それでも幸運なことに僕は18歳の時、今は僕が継いでしまった探偵事務所の元責任者に拾われた。

それからなんやかんやあって大学も行ったし、今は無事に事務所で働いている訳だが。

僕は過去の僕と同じような男を見つけてしまった。

どうしても放っておけなくて、後先を考えないことを口走ってしまったことは、少し申し訳なかった。

月見 晴翔

それじゃあ、うちで働くかい

月見 晴翔

僕は探偵事務所で働いている…と言っても、探偵は僕だけだが

出雲 治

…え?

出雲 治

本気で言ってます?

月見 晴翔

うーん、そうだね

月見 晴翔

これは、ある人の受け売りだけどね

月見 晴翔

探偵とは、人を救うためにあるんだ

月見 晴翔

困っているようなら、力を貸してあげよう

月見 晴翔

尤も、君は賢いし、探偵に向いている性格だ

月見 晴翔

どうだい?面白いとは思わないかな

まくし立てるように喋りたいことを喋った僕に、彼は目を白黒させていた。

まあ、それもそうだ。

失敗続きで、上手くいかない原因も分かっていて、これからどうしようかと悩んでいて、それでいて探偵事務所からスカウトなるものを受けた。

普通はありえない話なのである。

それでも僕は彼を手放すつもりはなかった。

ここでいい人材を見つけられたのはなんとも都合がいい。

つい最近までは元責任者と二人で回してきた仕事も、一人ではなかなか回らない。

それに、彼の目は揺らいでいる。

この突然降ってきた職に就くチャンス。

取るべきか、取らぬべきかで迷っている。

__もうあと一押しなのだ。

月見 晴翔

ね、頼むよ

月見 晴翔

僕は君が思っているほど子供では無い、ちゃんと働いてきた大人だ

月見 晴翔

それに、しっかり仕事も賃金も保証する

月見 晴翔

今人手が足りないんだ、ここは僕を助けると思って、さ?

もちろん嘘は言っていない、とは言っても僕はバイトもしたことがなければサラリーマンとして働いたこともないが。

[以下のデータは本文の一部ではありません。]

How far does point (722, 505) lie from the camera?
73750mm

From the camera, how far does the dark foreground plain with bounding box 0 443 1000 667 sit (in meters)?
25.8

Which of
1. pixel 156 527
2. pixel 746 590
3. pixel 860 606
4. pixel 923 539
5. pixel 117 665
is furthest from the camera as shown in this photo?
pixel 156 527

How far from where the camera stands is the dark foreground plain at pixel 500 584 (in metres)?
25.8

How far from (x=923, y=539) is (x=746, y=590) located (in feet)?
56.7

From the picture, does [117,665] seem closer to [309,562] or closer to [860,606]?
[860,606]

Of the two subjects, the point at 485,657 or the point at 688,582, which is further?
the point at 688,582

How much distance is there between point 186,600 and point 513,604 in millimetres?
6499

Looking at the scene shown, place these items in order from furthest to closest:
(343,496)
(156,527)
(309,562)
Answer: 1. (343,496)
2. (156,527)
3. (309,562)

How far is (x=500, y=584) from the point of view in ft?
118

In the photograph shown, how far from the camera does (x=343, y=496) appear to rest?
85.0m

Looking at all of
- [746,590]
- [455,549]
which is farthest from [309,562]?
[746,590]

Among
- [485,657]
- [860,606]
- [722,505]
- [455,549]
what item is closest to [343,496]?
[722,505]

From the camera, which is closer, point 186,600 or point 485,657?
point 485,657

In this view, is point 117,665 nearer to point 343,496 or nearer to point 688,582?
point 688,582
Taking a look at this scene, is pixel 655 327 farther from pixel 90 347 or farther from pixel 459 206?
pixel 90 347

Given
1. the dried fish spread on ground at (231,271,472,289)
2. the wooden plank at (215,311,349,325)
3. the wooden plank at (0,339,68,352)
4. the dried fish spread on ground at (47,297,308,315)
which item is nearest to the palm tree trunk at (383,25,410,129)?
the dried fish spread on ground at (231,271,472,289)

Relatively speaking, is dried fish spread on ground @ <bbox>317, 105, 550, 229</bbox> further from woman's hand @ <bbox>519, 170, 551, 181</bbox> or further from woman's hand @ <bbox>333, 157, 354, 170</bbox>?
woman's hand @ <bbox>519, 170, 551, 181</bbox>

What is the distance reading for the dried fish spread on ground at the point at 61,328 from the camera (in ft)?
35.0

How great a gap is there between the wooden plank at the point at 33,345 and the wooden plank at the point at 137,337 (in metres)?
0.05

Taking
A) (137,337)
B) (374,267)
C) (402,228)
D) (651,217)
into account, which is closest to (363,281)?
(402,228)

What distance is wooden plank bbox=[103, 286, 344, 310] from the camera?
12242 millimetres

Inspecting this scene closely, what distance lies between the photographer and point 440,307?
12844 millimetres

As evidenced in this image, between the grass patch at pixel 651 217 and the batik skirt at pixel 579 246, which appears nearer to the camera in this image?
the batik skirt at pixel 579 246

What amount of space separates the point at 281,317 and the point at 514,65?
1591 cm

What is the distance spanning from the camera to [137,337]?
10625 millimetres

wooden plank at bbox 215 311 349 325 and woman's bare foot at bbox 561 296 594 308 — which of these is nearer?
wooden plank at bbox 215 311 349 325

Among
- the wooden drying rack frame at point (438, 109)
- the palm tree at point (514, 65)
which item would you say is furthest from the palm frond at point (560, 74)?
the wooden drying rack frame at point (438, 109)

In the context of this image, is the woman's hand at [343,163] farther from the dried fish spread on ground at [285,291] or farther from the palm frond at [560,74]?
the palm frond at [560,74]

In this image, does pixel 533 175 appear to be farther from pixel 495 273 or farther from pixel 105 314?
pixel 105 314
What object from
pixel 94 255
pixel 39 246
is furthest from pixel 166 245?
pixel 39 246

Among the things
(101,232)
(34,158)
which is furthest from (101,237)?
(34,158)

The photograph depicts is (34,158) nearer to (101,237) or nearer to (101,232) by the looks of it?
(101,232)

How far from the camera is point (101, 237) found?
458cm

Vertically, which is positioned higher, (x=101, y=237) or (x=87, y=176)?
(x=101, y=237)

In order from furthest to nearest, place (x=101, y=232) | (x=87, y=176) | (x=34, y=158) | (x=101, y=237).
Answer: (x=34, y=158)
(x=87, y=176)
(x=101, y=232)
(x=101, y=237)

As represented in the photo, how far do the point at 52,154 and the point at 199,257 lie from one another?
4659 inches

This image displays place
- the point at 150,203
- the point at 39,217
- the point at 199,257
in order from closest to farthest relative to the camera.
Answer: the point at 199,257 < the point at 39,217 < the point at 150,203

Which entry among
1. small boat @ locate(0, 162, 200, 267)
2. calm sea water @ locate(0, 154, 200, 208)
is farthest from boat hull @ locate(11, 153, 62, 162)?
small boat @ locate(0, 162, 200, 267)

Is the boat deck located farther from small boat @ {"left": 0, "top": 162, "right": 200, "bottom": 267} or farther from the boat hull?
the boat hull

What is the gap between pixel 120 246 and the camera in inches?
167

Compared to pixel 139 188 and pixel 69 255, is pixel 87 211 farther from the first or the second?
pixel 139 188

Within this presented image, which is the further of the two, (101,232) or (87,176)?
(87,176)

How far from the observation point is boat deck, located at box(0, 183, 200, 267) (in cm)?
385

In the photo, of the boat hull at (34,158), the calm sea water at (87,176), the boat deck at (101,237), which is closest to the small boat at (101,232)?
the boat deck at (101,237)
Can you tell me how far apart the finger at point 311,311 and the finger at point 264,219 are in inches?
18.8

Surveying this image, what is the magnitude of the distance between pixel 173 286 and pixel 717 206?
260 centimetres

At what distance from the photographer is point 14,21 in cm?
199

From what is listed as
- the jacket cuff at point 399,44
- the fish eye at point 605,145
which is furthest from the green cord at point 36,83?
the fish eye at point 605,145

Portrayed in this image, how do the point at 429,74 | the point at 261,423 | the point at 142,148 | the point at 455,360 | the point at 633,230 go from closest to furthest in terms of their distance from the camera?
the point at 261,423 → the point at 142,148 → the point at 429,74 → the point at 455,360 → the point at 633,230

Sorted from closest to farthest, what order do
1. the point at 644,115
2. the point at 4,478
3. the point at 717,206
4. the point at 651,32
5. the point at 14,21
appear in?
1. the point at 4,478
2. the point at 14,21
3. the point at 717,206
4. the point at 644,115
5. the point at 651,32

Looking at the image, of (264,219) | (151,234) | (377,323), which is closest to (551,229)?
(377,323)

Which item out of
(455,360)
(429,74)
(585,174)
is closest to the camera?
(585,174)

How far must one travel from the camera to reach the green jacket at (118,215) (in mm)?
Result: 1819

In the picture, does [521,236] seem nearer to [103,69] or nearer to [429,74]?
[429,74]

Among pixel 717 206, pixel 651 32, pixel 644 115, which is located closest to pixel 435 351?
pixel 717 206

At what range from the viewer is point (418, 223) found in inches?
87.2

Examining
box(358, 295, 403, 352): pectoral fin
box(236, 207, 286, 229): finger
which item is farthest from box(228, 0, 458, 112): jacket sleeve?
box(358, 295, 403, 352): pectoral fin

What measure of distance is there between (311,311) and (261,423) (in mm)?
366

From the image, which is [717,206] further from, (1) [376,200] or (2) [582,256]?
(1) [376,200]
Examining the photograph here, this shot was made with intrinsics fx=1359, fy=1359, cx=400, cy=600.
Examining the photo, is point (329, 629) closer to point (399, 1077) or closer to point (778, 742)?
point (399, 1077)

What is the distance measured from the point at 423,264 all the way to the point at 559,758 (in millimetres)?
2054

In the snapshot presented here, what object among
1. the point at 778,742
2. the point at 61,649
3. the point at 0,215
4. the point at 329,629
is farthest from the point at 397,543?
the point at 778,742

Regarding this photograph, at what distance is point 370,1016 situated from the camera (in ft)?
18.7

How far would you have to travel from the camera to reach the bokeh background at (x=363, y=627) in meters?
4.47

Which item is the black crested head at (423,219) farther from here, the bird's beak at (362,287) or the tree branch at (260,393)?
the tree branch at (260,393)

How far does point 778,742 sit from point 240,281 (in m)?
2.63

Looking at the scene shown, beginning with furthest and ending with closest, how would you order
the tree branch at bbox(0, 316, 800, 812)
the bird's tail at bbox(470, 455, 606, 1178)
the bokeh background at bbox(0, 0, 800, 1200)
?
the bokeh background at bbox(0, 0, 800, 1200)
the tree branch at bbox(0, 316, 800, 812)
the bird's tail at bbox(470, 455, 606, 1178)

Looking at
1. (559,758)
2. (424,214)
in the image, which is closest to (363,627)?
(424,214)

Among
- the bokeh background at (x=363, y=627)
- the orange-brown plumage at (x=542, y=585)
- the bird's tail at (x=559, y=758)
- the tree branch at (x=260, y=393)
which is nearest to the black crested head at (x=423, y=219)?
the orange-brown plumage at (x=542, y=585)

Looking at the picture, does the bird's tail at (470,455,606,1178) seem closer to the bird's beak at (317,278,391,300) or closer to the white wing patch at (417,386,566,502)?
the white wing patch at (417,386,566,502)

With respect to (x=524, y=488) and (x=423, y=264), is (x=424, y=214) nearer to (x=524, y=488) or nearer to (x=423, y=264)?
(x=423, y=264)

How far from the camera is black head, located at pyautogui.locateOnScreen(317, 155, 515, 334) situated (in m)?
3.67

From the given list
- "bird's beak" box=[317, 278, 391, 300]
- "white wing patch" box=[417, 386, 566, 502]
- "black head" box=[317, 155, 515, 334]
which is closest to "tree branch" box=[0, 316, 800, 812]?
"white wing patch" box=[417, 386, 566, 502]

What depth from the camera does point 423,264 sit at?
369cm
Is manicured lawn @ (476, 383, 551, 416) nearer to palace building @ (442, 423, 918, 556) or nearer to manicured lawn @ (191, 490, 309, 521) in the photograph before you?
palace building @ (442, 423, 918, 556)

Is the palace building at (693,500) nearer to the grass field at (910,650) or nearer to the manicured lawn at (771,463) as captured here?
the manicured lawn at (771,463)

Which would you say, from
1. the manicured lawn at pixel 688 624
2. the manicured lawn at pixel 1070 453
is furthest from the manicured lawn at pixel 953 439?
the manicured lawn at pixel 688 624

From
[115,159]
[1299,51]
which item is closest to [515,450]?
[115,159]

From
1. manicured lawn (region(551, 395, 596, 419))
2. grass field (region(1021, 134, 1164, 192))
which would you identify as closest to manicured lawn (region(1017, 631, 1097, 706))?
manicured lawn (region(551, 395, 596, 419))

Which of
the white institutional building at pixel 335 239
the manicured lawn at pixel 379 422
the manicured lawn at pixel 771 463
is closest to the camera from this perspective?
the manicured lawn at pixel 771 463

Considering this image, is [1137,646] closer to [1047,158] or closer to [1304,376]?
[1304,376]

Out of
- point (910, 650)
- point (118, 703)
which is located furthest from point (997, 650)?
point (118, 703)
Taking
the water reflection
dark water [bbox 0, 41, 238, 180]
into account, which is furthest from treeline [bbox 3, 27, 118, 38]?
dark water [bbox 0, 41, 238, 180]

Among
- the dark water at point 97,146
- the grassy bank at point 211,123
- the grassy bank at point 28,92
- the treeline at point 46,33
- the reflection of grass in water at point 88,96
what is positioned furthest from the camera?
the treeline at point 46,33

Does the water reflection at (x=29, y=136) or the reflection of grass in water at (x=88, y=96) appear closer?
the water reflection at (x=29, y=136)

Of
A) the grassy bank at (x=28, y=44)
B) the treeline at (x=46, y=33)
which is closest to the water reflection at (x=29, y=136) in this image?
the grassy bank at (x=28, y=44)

さて、この言葉なら僕の下についてくれるだろうか、と彼の様子を伺うと、決断した瞳をしていた。

出雲 治

__雇ってもらえませんか

その言葉にほっと息をついた。

月見 晴翔

嗚呼、もちろん

月見 晴翔

君、名前は?

出雲 治

出雲治です、貴方の言ったように22歳の大学生

出雲 治

そういう貴方は?

月見 晴翔

僕は月見晴翔、君より5つ年上、つまり27だよ

出雲 治

……すいません

月見 晴翔

別にいいさ、幼く見られがちだからね

月見 晴翔

これからよろしく頼むよ

申し訳なく思っている様子に、根は大変いいやつなんだと理解した。

かく言う僕もあまり人と関わるのが上手い方ではないが、何となく同類意識で上手くやっていけそうな気がした。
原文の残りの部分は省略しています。